The iconic examples of this phenomenon were the Brothers Grimm, Jacob and Wilhelm, who were both expert philologists and avid collectors of German folk tales. The Brothers Grimm collected dozens of folk (“fairy”) tales and published them in the first definitive collection in German. Many of those tales, from Sleeping Beauty to Cinderella, are best known in American culture thanks to their adaptation as animated films by Walt Disney in the twentieth century, but they were famous already by the mid-nineteenth. The Brothers Grimm also undertook an enormous project to compile a comprehensive German dictionary, not only containing every German word but detailed etymologies (they did not live to see its completion; the third volume E – Forsche was published shortly before Jacob’s death).
The Grimm brothers were the quintessential Romantic nationalists. Many Romantics like them believed that nations had spirits, which were invested with the core identity of their “people.” The point of the Grimm brothers’ work was reaching back into the remote past to grasp the “essence” of what it meant to be “German.” At the time, there was no country called Germany, and yet romantic nationalists like the Grimms believed that there was a kind of German soul that lived in old folk songs, the German language, and German traditions. They worked to preserve those things before they were further “corrupted” by the modern world.
In many cases, romantic nationalists did something that historians later called “inventing traditions.” One iconic example is the Scottish kilt. Scots had worn kilts since the sixteenth century, but there was no such thing as a specific color and pattern of plaid (a “tartan”) for each family or clan. The British government ultimately assigned tartans to a new class of soldier recruited from Scotland: the Highland Regiments, with the wider identification of tartan and clan only emerging in the first few decades of the nineteenth century. The point was instilling a nationalist pride in a specific group of military recruits, not celebrating an “authentic” Scottish tradition. Likewise, in some cases folk tales and stories were simply made up in the name of nationalism. The great epic story of Finland, the Kalevala, was written by a Finnish intellectual in 1827; it was based on actual Finnish legends, but it had never existed as one long story before.
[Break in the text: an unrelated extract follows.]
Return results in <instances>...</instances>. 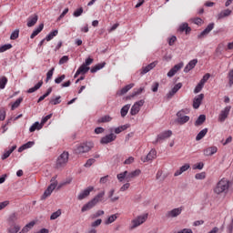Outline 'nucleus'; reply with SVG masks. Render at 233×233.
Wrapping results in <instances>:
<instances>
[{"mask_svg": "<svg viewBox=\"0 0 233 233\" xmlns=\"http://www.w3.org/2000/svg\"><path fill=\"white\" fill-rule=\"evenodd\" d=\"M145 91V87H139L138 89H135L132 94L127 96V99H131V97H136V96H139V94Z\"/></svg>", "mask_w": 233, "mask_h": 233, "instance_id": "obj_34", "label": "nucleus"}, {"mask_svg": "<svg viewBox=\"0 0 233 233\" xmlns=\"http://www.w3.org/2000/svg\"><path fill=\"white\" fill-rule=\"evenodd\" d=\"M183 87V84L182 83H177V85H175V86L171 89V91H173V94H177V92L180 90V88Z\"/></svg>", "mask_w": 233, "mask_h": 233, "instance_id": "obj_51", "label": "nucleus"}, {"mask_svg": "<svg viewBox=\"0 0 233 233\" xmlns=\"http://www.w3.org/2000/svg\"><path fill=\"white\" fill-rule=\"evenodd\" d=\"M57 34H59V31H57V30H54V31L50 32V33L46 36V41H52V39L55 38L56 35H57Z\"/></svg>", "mask_w": 233, "mask_h": 233, "instance_id": "obj_39", "label": "nucleus"}, {"mask_svg": "<svg viewBox=\"0 0 233 233\" xmlns=\"http://www.w3.org/2000/svg\"><path fill=\"white\" fill-rule=\"evenodd\" d=\"M33 145H35V142L34 141H29L24 145H22L19 148H18V152H23L25 150H26V148H32Z\"/></svg>", "mask_w": 233, "mask_h": 233, "instance_id": "obj_26", "label": "nucleus"}, {"mask_svg": "<svg viewBox=\"0 0 233 233\" xmlns=\"http://www.w3.org/2000/svg\"><path fill=\"white\" fill-rule=\"evenodd\" d=\"M90 70L89 66H86V65L82 64L79 68L77 69V74L85 75Z\"/></svg>", "mask_w": 233, "mask_h": 233, "instance_id": "obj_35", "label": "nucleus"}, {"mask_svg": "<svg viewBox=\"0 0 233 233\" xmlns=\"http://www.w3.org/2000/svg\"><path fill=\"white\" fill-rule=\"evenodd\" d=\"M54 70L55 68L52 67L46 74V83H48L49 79H52V76H54Z\"/></svg>", "mask_w": 233, "mask_h": 233, "instance_id": "obj_59", "label": "nucleus"}, {"mask_svg": "<svg viewBox=\"0 0 233 233\" xmlns=\"http://www.w3.org/2000/svg\"><path fill=\"white\" fill-rule=\"evenodd\" d=\"M171 136H172L171 130L164 131L157 136V140L153 143L154 145H157V143H161V141H165V139H168V137H170Z\"/></svg>", "mask_w": 233, "mask_h": 233, "instance_id": "obj_6", "label": "nucleus"}, {"mask_svg": "<svg viewBox=\"0 0 233 233\" xmlns=\"http://www.w3.org/2000/svg\"><path fill=\"white\" fill-rule=\"evenodd\" d=\"M193 23L195 25H198V26H201V25H203V19H201L200 17L194 18Z\"/></svg>", "mask_w": 233, "mask_h": 233, "instance_id": "obj_62", "label": "nucleus"}, {"mask_svg": "<svg viewBox=\"0 0 233 233\" xmlns=\"http://www.w3.org/2000/svg\"><path fill=\"white\" fill-rule=\"evenodd\" d=\"M157 65V62L155 61L146 66H143L140 70V76H145V74H148L150 70H153V68H156Z\"/></svg>", "mask_w": 233, "mask_h": 233, "instance_id": "obj_13", "label": "nucleus"}, {"mask_svg": "<svg viewBox=\"0 0 233 233\" xmlns=\"http://www.w3.org/2000/svg\"><path fill=\"white\" fill-rule=\"evenodd\" d=\"M127 174H128V171H124L123 173H119L116 177L118 179V181H123V179L127 180Z\"/></svg>", "mask_w": 233, "mask_h": 233, "instance_id": "obj_48", "label": "nucleus"}, {"mask_svg": "<svg viewBox=\"0 0 233 233\" xmlns=\"http://www.w3.org/2000/svg\"><path fill=\"white\" fill-rule=\"evenodd\" d=\"M195 177L196 179H205V177H207V174L205 172L198 173Z\"/></svg>", "mask_w": 233, "mask_h": 233, "instance_id": "obj_61", "label": "nucleus"}, {"mask_svg": "<svg viewBox=\"0 0 233 233\" xmlns=\"http://www.w3.org/2000/svg\"><path fill=\"white\" fill-rule=\"evenodd\" d=\"M61 103V96H56V98H51L49 105H59Z\"/></svg>", "mask_w": 233, "mask_h": 233, "instance_id": "obj_47", "label": "nucleus"}, {"mask_svg": "<svg viewBox=\"0 0 233 233\" xmlns=\"http://www.w3.org/2000/svg\"><path fill=\"white\" fill-rule=\"evenodd\" d=\"M232 231H233V218L231 220V223L227 227L228 233H232Z\"/></svg>", "mask_w": 233, "mask_h": 233, "instance_id": "obj_64", "label": "nucleus"}, {"mask_svg": "<svg viewBox=\"0 0 233 233\" xmlns=\"http://www.w3.org/2000/svg\"><path fill=\"white\" fill-rule=\"evenodd\" d=\"M68 157H70L68 151H64L56 159V168H64V167H66V164L68 163Z\"/></svg>", "mask_w": 233, "mask_h": 233, "instance_id": "obj_2", "label": "nucleus"}, {"mask_svg": "<svg viewBox=\"0 0 233 233\" xmlns=\"http://www.w3.org/2000/svg\"><path fill=\"white\" fill-rule=\"evenodd\" d=\"M110 121H112V116H108V115H106L102 117H100L98 120H97V123H110Z\"/></svg>", "mask_w": 233, "mask_h": 233, "instance_id": "obj_38", "label": "nucleus"}, {"mask_svg": "<svg viewBox=\"0 0 233 233\" xmlns=\"http://www.w3.org/2000/svg\"><path fill=\"white\" fill-rule=\"evenodd\" d=\"M15 148H17V146H13L9 150L5 151L2 156V159L5 160L7 159V157H10V154H12Z\"/></svg>", "mask_w": 233, "mask_h": 233, "instance_id": "obj_36", "label": "nucleus"}, {"mask_svg": "<svg viewBox=\"0 0 233 233\" xmlns=\"http://www.w3.org/2000/svg\"><path fill=\"white\" fill-rule=\"evenodd\" d=\"M218 152L217 147H210L206 149H204V156H214Z\"/></svg>", "mask_w": 233, "mask_h": 233, "instance_id": "obj_24", "label": "nucleus"}, {"mask_svg": "<svg viewBox=\"0 0 233 233\" xmlns=\"http://www.w3.org/2000/svg\"><path fill=\"white\" fill-rule=\"evenodd\" d=\"M6 83H8V78L6 76H3L0 78V88L3 90L5 86H6Z\"/></svg>", "mask_w": 233, "mask_h": 233, "instance_id": "obj_45", "label": "nucleus"}, {"mask_svg": "<svg viewBox=\"0 0 233 233\" xmlns=\"http://www.w3.org/2000/svg\"><path fill=\"white\" fill-rule=\"evenodd\" d=\"M21 103H23V97L16 99V101L11 106V110H15V108H18Z\"/></svg>", "mask_w": 233, "mask_h": 233, "instance_id": "obj_43", "label": "nucleus"}, {"mask_svg": "<svg viewBox=\"0 0 233 233\" xmlns=\"http://www.w3.org/2000/svg\"><path fill=\"white\" fill-rule=\"evenodd\" d=\"M196 65H198V59H193V60L189 61V63L185 66L184 72L186 74H188V72L190 70H192L193 68L196 67Z\"/></svg>", "mask_w": 233, "mask_h": 233, "instance_id": "obj_16", "label": "nucleus"}, {"mask_svg": "<svg viewBox=\"0 0 233 233\" xmlns=\"http://www.w3.org/2000/svg\"><path fill=\"white\" fill-rule=\"evenodd\" d=\"M183 212V207L174 208L170 211H167L166 214L167 218H177Z\"/></svg>", "mask_w": 233, "mask_h": 233, "instance_id": "obj_12", "label": "nucleus"}, {"mask_svg": "<svg viewBox=\"0 0 233 233\" xmlns=\"http://www.w3.org/2000/svg\"><path fill=\"white\" fill-rule=\"evenodd\" d=\"M57 187V182L51 183L48 187L45 190L44 194L41 197V199H46L49 196L52 195V192L56 190V187Z\"/></svg>", "mask_w": 233, "mask_h": 233, "instance_id": "obj_7", "label": "nucleus"}, {"mask_svg": "<svg viewBox=\"0 0 233 233\" xmlns=\"http://www.w3.org/2000/svg\"><path fill=\"white\" fill-rule=\"evenodd\" d=\"M105 65H106V63L105 62L96 65L91 68V74H96L97 70H101V68H105Z\"/></svg>", "mask_w": 233, "mask_h": 233, "instance_id": "obj_33", "label": "nucleus"}, {"mask_svg": "<svg viewBox=\"0 0 233 233\" xmlns=\"http://www.w3.org/2000/svg\"><path fill=\"white\" fill-rule=\"evenodd\" d=\"M148 218V214L146 215H141L138 216L136 219L132 220V226H131V230H134V228H137V227H139V225H143V223H145V221H147V219Z\"/></svg>", "mask_w": 233, "mask_h": 233, "instance_id": "obj_4", "label": "nucleus"}, {"mask_svg": "<svg viewBox=\"0 0 233 233\" xmlns=\"http://www.w3.org/2000/svg\"><path fill=\"white\" fill-rule=\"evenodd\" d=\"M214 30V23H210L208 26L198 35V39H203Z\"/></svg>", "mask_w": 233, "mask_h": 233, "instance_id": "obj_9", "label": "nucleus"}, {"mask_svg": "<svg viewBox=\"0 0 233 233\" xmlns=\"http://www.w3.org/2000/svg\"><path fill=\"white\" fill-rule=\"evenodd\" d=\"M17 219V215L15 213H13L10 215L9 218H8V222L10 223V225L15 223V220Z\"/></svg>", "mask_w": 233, "mask_h": 233, "instance_id": "obj_57", "label": "nucleus"}, {"mask_svg": "<svg viewBox=\"0 0 233 233\" xmlns=\"http://www.w3.org/2000/svg\"><path fill=\"white\" fill-rule=\"evenodd\" d=\"M228 85L232 86L233 85V69H231L228 74Z\"/></svg>", "mask_w": 233, "mask_h": 233, "instance_id": "obj_56", "label": "nucleus"}, {"mask_svg": "<svg viewBox=\"0 0 233 233\" xmlns=\"http://www.w3.org/2000/svg\"><path fill=\"white\" fill-rule=\"evenodd\" d=\"M94 187L90 186L87 188L84 189L77 197V199L79 201H82V199H85L86 198H88L90 196V192H93Z\"/></svg>", "mask_w": 233, "mask_h": 233, "instance_id": "obj_10", "label": "nucleus"}, {"mask_svg": "<svg viewBox=\"0 0 233 233\" xmlns=\"http://www.w3.org/2000/svg\"><path fill=\"white\" fill-rule=\"evenodd\" d=\"M232 106H228L223 110L220 111V114L218 115V121L219 123H225L227 120V117H228V114H230Z\"/></svg>", "mask_w": 233, "mask_h": 233, "instance_id": "obj_5", "label": "nucleus"}, {"mask_svg": "<svg viewBox=\"0 0 233 233\" xmlns=\"http://www.w3.org/2000/svg\"><path fill=\"white\" fill-rule=\"evenodd\" d=\"M157 156V151H156V149H151L149 153L147 155V157H145L144 163L145 161H152V159H156Z\"/></svg>", "mask_w": 233, "mask_h": 233, "instance_id": "obj_22", "label": "nucleus"}, {"mask_svg": "<svg viewBox=\"0 0 233 233\" xmlns=\"http://www.w3.org/2000/svg\"><path fill=\"white\" fill-rule=\"evenodd\" d=\"M43 28H45V24H40L36 29L33 31L30 35V39H34L36 35H39L41 32H43Z\"/></svg>", "mask_w": 233, "mask_h": 233, "instance_id": "obj_21", "label": "nucleus"}, {"mask_svg": "<svg viewBox=\"0 0 233 233\" xmlns=\"http://www.w3.org/2000/svg\"><path fill=\"white\" fill-rule=\"evenodd\" d=\"M41 128H43V124L42 123L39 124V122H35L30 127L29 131L35 132V130H41Z\"/></svg>", "mask_w": 233, "mask_h": 233, "instance_id": "obj_32", "label": "nucleus"}, {"mask_svg": "<svg viewBox=\"0 0 233 233\" xmlns=\"http://www.w3.org/2000/svg\"><path fill=\"white\" fill-rule=\"evenodd\" d=\"M178 31L185 32V34L188 35V34L192 32V28L188 26V23H183L182 25H179Z\"/></svg>", "mask_w": 233, "mask_h": 233, "instance_id": "obj_17", "label": "nucleus"}, {"mask_svg": "<svg viewBox=\"0 0 233 233\" xmlns=\"http://www.w3.org/2000/svg\"><path fill=\"white\" fill-rule=\"evenodd\" d=\"M230 187V181L226 178H222L218 182L216 187L214 188L215 194H223V192H228Z\"/></svg>", "mask_w": 233, "mask_h": 233, "instance_id": "obj_1", "label": "nucleus"}, {"mask_svg": "<svg viewBox=\"0 0 233 233\" xmlns=\"http://www.w3.org/2000/svg\"><path fill=\"white\" fill-rule=\"evenodd\" d=\"M94 163H96V159H95V158H89V159H87V161H86V163L84 165V167H85L86 168H90V167H91Z\"/></svg>", "mask_w": 233, "mask_h": 233, "instance_id": "obj_58", "label": "nucleus"}, {"mask_svg": "<svg viewBox=\"0 0 233 233\" xmlns=\"http://www.w3.org/2000/svg\"><path fill=\"white\" fill-rule=\"evenodd\" d=\"M12 48V44H5L4 46H0V54L3 52H6V50H10Z\"/></svg>", "mask_w": 233, "mask_h": 233, "instance_id": "obj_46", "label": "nucleus"}, {"mask_svg": "<svg viewBox=\"0 0 233 233\" xmlns=\"http://www.w3.org/2000/svg\"><path fill=\"white\" fill-rule=\"evenodd\" d=\"M203 86H205V84H202V82H199L197 86L195 87L194 93L199 94L201 90H203Z\"/></svg>", "mask_w": 233, "mask_h": 233, "instance_id": "obj_49", "label": "nucleus"}, {"mask_svg": "<svg viewBox=\"0 0 233 233\" xmlns=\"http://www.w3.org/2000/svg\"><path fill=\"white\" fill-rule=\"evenodd\" d=\"M230 14H232L230 9L223 10L218 15V19H224V17H228Z\"/></svg>", "mask_w": 233, "mask_h": 233, "instance_id": "obj_28", "label": "nucleus"}, {"mask_svg": "<svg viewBox=\"0 0 233 233\" xmlns=\"http://www.w3.org/2000/svg\"><path fill=\"white\" fill-rule=\"evenodd\" d=\"M188 168H190V164H185L174 173L175 177H177V176H181V174H183V172H187Z\"/></svg>", "mask_w": 233, "mask_h": 233, "instance_id": "obj_20", "label": "nucleus"}, {"mask_svg": "<svg viewBox=\"0 0 233 233\" xmlns=\"http://www.w3.org/2000/svg\"><path fill=\"white\" fill-rule=\"evenodd\" d=\"M139 174H141V170H139V169H136L135 171L127 173V183L132 181V179H134V177H137V176H139Z\"/></svg>", "mask_w": 233, "mask_h": 233, "instance_id": "obj_18", "label": "nucleus"}, {"mask_svg": "<svg viewBox=\"0 0 233 233\" xmlns=\"http://www.w3.org/2000/svg\"><path fill=\"white\" fill-rule=\"evenodd\" d=\"M188 112H190L188 109H182V110L178 111L177 113V119H179V117H184L185 114H188Z\"/></svg>", "mask_w": 233, "mask_h": 233, "instance_id": "obj_54", "label": "nucleus"}, {"mask_svg": "<svg viewBox=\"0 0 233 233\" xmlns=\"http://www.w3.org/2000/svg\"><path fill=\"white\" fill-rule=\"evenodd\" d=\"M207 121V116L200 115L195 122V127H201Z\"/></svg>", "mask_w": 233, "mask_h": 233, "instance_id": "obj_29", "label": "nucleus"}, {"mask_svg": "<svg viewBox=\"0 0 233 233\" xmlns=\"http://www.w3.org/2000/svg\"><path fill=\"white\" fill-rule=\"evenodd\" d=\"M43 86V80L39 81L34 87L27 90V94H34L36 90H39Z\"/></svg>", "mask_w": 233, "mask_h": 233, "instance_id": "obj_27", "label": "nucleus"}, {"mask_svg": "<svg viewBox=\"0 0 233 233\" xmlns=\"http://www.w3.org/2000/svg\"><path fill=\"white\" fill-rule=\"evenodd\" d=\"M177 121L179 125H185V123H188V121H190V116H185L177 118Z\"/></svg>", "mask_w": 233, "mask_h": 233, "instance_id": "obj_41", "label": "nucleus"}, {"mask_svg": "<svg viewBox=\"0 0 233 233\" xmlns=\"http://www.w3.org/2000/svg\"><path fill=\"white\" fill-rule=\"evenodd\" d=\"M208 132V128L202 129L196 137V141H201Z\"/></svg>", "mask_w": 233, "mask_h": 233, "instance_id": "obj_30", "label": "nucleus"}, {"mask_svg": "<svg viewBox=\"0 0 233 233\" xmlns=\"http://www.w3.org/2000/svg\"><path fill=\"white\" fill-rule=\"evenodd\" d=\"M177 41V37H176V35L171 36L168 39V45L169 46H174L175 43Z\"/></svg>", "mask_w": 233, "mask_h": 233, "instance_id": "obj_60", "label": "nucleus"}, {"mask_svg": "<svg viewBox=\"0 0 233 233\" xmlns=\"http://www.w3.org/2000/svg\"><path fill=\"white\" fill-rule=\"evenodd\" d=\"M6 119V110H5V107L0 108V121H5Z\"/></svg>", "mask_w": 233, "mask_h": 233, "instance_id": "obj_52", "label": "nucleus"}, {"mask_svg": "<svg viewBox=\"0 0 233 233\" xmlns=\"http://www.w3.org/2000/svg\"><path fill=\"white\" fill-rule=\"evenodd\" d=\"M94 144H92L91 142L82 143L75 149V154H86V152H90V150H92Z\"/></svg>", "mask_w": 233, "mask_h": 233, "instance_id": "obj_3", "label": "nucleus"}, {"mask_svg": "<svg viewBox=\"0 0 233 233\" xmlns=\"http://www.w3.org/2000/svg\"><path fill=\"white\" fill-rule=\"evenodd\" d=\"M17 37H19V29H15L10 35V39L12 41H15V39H17Z\"/></svg>", "mask_w": 233, "mask_h": 233, "instance_id": "obj_53", "label": "nucleus"}, {"mask_svg": "<svg viewBox=\"0 0 233 233\" xmlns=\"http://www.w3.org/2000/svg\"><path fill=\"white\" fill-rule=\"evenodd\" d=\"M68 56H64L59 60V65H65V63H68Z\"/></svg>", "mask_w": 233, "mask_h": 233, "instance_id": "obj_63", "label": "nucleus"}, {"mask_svg": "<svg viewBox=\"0 0 233 233\" xmlns=\"http://www.w3.org/2000/svg\"><path fill=\"white\" fill-rule=\"evenodd\" d=\"M117 136H116L114 133H110L109 135H106L100 139L101 145H108V143H112V141H116Z\"/></svg>", "mask_w": 233, "mask_h": 233, "instance_id": "obj_8", "label": "nucleus"}, {"mask_svg": "<svg viewBox=\"0 0 233 233\" xmlns=\"http://www.w3.org/2000/svg\"><path fill=\"white\" fill-rule=\"evenodd\" d=\"M19 230H21V226L15 223L9 224V228H7L8 233H18Z\"/></svg>", "mask_w": 233, "mask_h": 233, "instance_id": "obj_19", "label": "nucleus"}, {"mask_svg": "<svg viewBox=\"0 0 233 233\" xmlns=\"http://www.w3.org/2000/svg\"><path fill=\"white\" fill-rule=\"evenodd\" d=\"M39 19V15L35 14L27 18V26L28 28H32V26H35L37 21Z\"/></svg>", "mask_w": 233, "mask_h": 233, "instance_id": "obj_14", "label": "nucleus"}, {"mask_svg": "<svg viewBox=\"0 0 233 233\" xmlns=\"http://www.w3.org/2000/svg\"><path fill=\"white\" fill-rule=\"evenodd\" d=\"M128 110H130V105L127 104L124 106L120 110L121 117H126L127 114H128Z\"/></svg>", "mask_w": 233, "mask_h": 233, "instance_id": "obj_37", "label": "nucleus"}, {"mask_svg": "<svg viewBox=\"0 0 233 233\" xmlns=\"http://www.w3.org/2000/svg\"><path fill=\"white\" fill-rule=\"evenodd\" d=\"M117 219V214L111 215L106 220V225H110V223H114Z\"/></svg>", "mask_w": 233, "mask_h": 233, "instance_id": "obj_44", "label": "nucleus"}, {"mask_svg": "<svg viewBox=\"0 0 233 233\" xmlns=\"http://www.w3.org/2000/svg\"><path fill=\"white\" fill-rule=\"evenodd\" d=\"M35 225V221H31L30 223L26 224L19 233H27L30 229Z\"/></svg>", "mask_w": 233, "mask_h": 233, "instance_id": "obj_31", "label": "nucleus"}, {"mask_svg": "<svg viewBox=\"0 0 233 233\" xmlns=\"http://www.w3.org/2000/svg\"><path fill=\"white\" fill-rule=\"evenodd\" d=\"M203 99H205L204 94L198 95L193 100V108L198 110V108L201 106V103L203 102Z\"/></svg>", "mask_w": 233, "mask_h": 233, "instance_id": "obj_11", "label": "nucleus"}, {"mask_svg": "<svg viewBox=\"0 0 233 233\" xmlns=\"http://www.w3.org/2000/svg\"><path fill=\"white\" fill-rule=\"evenodd\" d=\"M139 110H141V108H139V106L134 104L130 110L131 116H137V114H139Z\"/></svg>", "mask_w": 233, "mask_h": 233, "instance_id": "obj_40", "label": "nucleus"}, {"mask_svg": "<svg viewBox=\"0 0 233 233\" xmlns=\"http://www.w3.org/2000/svg\"><path fill=\"white\" fill-rule=\"evenodd\" d=\"M103 198H105V191L98 193L94 198L91 199V201L96 205L100 203V201H103Z\"/></svg>", "mask_w": 233, "mask_h": 233, "instance_id": "obj_23", "label": "nucleus"}, {"mask_svg": "<svg viewBox=\"0 0 233 233\" xmlns=\"http://www.w3.org/2000/svg\"><path fill=\"white\" fill-rule=\"evenodd\" d=\"M183 87V84L182 83H177V85H175V86L171 89V91H173V94H177V92L180 90V88Z\"/></svg>", "mask_w": 233, "mask_h": 233, "instance_id": "obj_50", "label": "nucleus"}, {"mask_svg": "<svg viewBox=\"0 0 233 233\" xmlns=\"http://www.w3.org/2000/svg\"><path fill=\"white\" fill-rule=\"evenodd\" d=\"M59 216H61V209H58L57 211L52 213V215L50 216V219L51 220L57 219Z\"/></svg>", "mask_w": 233, "mask_h": 233, "instance_id": "obj_55", "label": "nucleus"}, {"mask_svg": "<svg viewBox=\"0 0 233 233\" xmlns=\"http://www.w3.org/2000/svg\"><path fill=\"white\" fill-rule=\"evenodd\" d=\"M135 86V84L134 83H131L126 86H124L121 90H118L116 92V96H125V94H127V92H128V90H131V88H134Z\"/></svg>", "mask_w": 233, "mask_h": 233, "instance_id": "obj_15", "label": "nucleus"}, {"mask_svg": "<svg viewBox=\"0 0 233 233\" xmlns=\"http://www.w3.org/2000/svg\"><path fill=\"white\" fill-rule=\"evenodd\" d=\"M94 207H96V204L92 200H90L89 202H87L86 205L82 207L81 212H86L88 210H92Z\"/></svg>", "mask_w": 233, "mask_h": 233, "instance_id": "obj_25", "label": "nucleus"}, {"mask_svg": "<svg viewBox=\"0 0 233 233\" xmlns=\"http://www.w3.org/2000/svg\"><path fill=\"white\" fill-rule=\"evenodd\" d=\"M129 125H124V126H120L116 128H115V134H121V132H124V130H127V128H129Z\"/></svg>", "mask_w": 233, "mask_h": 233, "instance_id": "obj_42", "label": "nucleus"}]
</instances>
The point is not, however, to emphasize the falseness of the folk movement or invented traditions, but to consider why people were so intent on discovering (and, if necessary, inventing) them. Romanticism was, among other things, the search for stable points of identity in a changing world. Likewise, folk traditions – even those that were at least in part invented or adapted – became a way for early nationalists to identify with the culture they now connotated with the nation. It is no coincidence that the vogue for kilts in Scotland, ones now identified with clan identity, emerged for the first time in the 1820s rather than earlier.